In het gesprek van Georg Hermann overweegt de genoeglijke veelheid van aspecten, zoals de eenheid van standpunt erin ontbreekt. Een gedachte wordt opgeworpen

[p. 213]

om de inval, en met plezier weer losgelaten voor een nieuwe inval. Terwijl de mensen aan de imaginaire whisttafel hun imaginair partijtje maken, is Hermann erin geslaagd minstens twintig onderwerpen aan te snijden en af te handelen. Wij hebben het over de dramatiseringen van zijn romans gehad, maar ook over Wassermann, Heinrich en Thomas Mann, Dostojewski, de Nederlandse literatuur (die hij stevig beheerst!), Moissi (die hij ontdekt heeft, bijna tegen zijn zin in, want de toneelbranche is hem antipathiek, omdat het aanvangsuur in conflict komt met het uur van het ‘Abendbrot’), Feuchtwanger, verschillende straten in Berlijn, een lexicon van Berlijnse uitdrukkingen en over nog veel meer. Deze dingen worden een ogenblik voordelig en humoristisch belicht, om vervolgens door een ander object van de collectie te worden opgevolgd.

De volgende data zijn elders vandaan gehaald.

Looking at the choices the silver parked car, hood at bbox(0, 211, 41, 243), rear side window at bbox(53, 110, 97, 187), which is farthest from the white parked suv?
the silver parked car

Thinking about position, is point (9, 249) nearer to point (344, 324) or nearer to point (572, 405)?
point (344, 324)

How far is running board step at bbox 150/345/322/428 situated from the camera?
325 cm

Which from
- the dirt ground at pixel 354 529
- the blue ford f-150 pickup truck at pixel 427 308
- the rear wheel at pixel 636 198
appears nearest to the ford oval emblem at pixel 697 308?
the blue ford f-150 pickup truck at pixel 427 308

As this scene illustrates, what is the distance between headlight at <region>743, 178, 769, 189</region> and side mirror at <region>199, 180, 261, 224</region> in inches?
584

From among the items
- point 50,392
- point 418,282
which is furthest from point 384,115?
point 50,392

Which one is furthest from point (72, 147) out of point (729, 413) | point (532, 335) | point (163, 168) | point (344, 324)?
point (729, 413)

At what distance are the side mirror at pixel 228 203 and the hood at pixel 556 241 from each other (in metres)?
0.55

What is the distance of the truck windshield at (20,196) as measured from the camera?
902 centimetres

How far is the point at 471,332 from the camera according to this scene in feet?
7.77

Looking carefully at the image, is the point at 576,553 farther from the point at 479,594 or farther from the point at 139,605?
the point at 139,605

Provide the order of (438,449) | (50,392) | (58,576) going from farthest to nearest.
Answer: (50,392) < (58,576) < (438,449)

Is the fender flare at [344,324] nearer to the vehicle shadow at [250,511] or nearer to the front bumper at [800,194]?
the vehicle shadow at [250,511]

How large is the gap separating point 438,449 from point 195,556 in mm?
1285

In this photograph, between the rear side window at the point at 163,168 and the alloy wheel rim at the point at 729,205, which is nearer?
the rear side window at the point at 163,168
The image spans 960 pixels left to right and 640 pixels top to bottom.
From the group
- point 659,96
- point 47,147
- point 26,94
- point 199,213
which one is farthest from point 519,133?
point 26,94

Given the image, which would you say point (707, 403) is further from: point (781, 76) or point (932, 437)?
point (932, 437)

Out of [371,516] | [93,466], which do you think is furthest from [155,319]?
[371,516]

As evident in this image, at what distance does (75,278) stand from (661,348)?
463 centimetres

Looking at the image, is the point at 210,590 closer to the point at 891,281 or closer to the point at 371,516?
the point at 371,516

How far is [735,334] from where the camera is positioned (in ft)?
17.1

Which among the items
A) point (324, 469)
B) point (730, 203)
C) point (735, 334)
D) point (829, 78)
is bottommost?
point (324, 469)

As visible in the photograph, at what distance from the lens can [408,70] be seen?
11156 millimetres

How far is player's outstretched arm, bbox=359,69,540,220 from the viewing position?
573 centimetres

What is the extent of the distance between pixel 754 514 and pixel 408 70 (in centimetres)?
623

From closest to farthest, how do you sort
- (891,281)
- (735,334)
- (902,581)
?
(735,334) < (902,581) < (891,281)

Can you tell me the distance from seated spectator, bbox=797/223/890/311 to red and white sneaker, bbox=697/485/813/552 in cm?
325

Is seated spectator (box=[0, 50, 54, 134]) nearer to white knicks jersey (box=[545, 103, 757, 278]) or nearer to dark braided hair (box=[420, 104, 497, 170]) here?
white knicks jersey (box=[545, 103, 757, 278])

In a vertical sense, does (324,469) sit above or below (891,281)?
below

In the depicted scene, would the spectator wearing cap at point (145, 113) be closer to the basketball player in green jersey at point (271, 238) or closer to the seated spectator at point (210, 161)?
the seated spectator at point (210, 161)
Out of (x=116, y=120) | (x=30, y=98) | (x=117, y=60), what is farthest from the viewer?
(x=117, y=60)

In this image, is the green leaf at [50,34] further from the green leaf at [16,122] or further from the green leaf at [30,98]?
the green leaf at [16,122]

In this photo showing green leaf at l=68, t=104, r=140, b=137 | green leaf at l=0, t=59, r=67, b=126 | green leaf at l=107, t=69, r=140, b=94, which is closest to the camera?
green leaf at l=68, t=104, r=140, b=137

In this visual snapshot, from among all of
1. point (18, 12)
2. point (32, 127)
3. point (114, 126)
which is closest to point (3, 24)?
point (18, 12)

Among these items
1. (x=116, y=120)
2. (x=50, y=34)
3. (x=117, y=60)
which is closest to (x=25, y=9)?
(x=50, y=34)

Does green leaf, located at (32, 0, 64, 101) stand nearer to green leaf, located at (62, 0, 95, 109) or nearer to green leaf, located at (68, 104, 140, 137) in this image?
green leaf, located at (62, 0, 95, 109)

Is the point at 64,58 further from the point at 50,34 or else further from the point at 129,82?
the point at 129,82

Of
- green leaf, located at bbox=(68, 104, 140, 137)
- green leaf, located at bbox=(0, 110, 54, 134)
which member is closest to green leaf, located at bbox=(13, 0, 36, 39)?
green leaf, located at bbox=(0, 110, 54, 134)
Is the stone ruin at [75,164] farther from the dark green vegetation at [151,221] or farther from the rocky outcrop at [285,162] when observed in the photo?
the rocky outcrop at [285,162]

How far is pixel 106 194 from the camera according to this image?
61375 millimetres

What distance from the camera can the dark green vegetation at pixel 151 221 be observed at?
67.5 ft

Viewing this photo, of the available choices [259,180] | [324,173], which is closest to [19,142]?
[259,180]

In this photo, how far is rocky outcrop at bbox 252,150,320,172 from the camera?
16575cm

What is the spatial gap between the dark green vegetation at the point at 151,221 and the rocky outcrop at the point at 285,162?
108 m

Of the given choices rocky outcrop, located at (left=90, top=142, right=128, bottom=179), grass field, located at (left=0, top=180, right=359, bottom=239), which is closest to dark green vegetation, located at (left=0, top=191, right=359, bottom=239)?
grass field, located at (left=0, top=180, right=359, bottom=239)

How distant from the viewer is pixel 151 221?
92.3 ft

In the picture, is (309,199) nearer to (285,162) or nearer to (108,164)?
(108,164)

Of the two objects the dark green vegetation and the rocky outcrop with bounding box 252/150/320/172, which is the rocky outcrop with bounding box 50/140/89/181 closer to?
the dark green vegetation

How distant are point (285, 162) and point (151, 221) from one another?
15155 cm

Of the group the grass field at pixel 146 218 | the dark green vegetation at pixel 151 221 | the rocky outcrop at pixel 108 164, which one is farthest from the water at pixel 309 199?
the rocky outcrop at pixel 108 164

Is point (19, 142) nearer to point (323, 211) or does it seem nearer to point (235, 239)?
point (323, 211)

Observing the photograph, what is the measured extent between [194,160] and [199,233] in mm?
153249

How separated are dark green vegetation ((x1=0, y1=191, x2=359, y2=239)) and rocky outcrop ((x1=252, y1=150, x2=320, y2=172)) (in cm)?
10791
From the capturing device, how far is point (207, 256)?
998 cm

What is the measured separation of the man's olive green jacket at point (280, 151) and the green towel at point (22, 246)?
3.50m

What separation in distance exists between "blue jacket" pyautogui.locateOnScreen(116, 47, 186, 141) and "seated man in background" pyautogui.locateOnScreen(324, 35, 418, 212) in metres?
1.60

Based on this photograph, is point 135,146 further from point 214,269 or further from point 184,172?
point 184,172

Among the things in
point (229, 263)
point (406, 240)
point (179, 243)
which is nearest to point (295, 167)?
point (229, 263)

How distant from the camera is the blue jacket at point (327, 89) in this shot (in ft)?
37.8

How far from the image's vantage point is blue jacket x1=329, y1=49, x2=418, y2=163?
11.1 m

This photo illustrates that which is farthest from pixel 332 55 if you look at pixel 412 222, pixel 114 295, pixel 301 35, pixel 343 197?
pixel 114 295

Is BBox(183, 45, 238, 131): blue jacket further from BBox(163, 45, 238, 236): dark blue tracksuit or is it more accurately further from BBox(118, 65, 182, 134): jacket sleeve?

De Nederlandse literatuur heeft volgens Hermann altijd nog een insulair karakter. ‘Maar (hier komt de cycloïde mens weer voor de dag!) wat de Hollanders doen, dat doen zij toch goed!’ Er is hier dus een goed gemiddelde en de meesterwerken zijn even zeldzaam als in andere landen. Tot mijn verbazing noemt Hermann dan de naam Du Perron, van wie hij een Duits artikel over de Nederlandse letterkunde las dat hij zeer de moeite waard vond. ‘En om mij niet aan zijn meningen te ergeren heb ik een artikel tegen hem geschreven, dat ik echter nooit heb verzonden aan enig tijdschrift. Dat is zo mijn gewoonte: als ik mij erger, of anderszins van de wijs ben, schrijf ik over die ergernissen; dat is de beste manier om ze kwijt te raken.’ Uitstekende hygiëne van de ‘pyknische’ mens!

Multatuli was, aldus Hermann, een van de weinige schrijvers die boven het gemiddelde niveau uitstak. Hij betreurt het dat men na hem, Heyermans en Couperus niets beters in het Duits weet te vertalen dan Jo van Ammers-Küller. ‘De fout van uw literatuur is dat het u materieel te goed gaat. Daardoor kost het u moeite de werkelijke menselijke problemen aan te snijden.’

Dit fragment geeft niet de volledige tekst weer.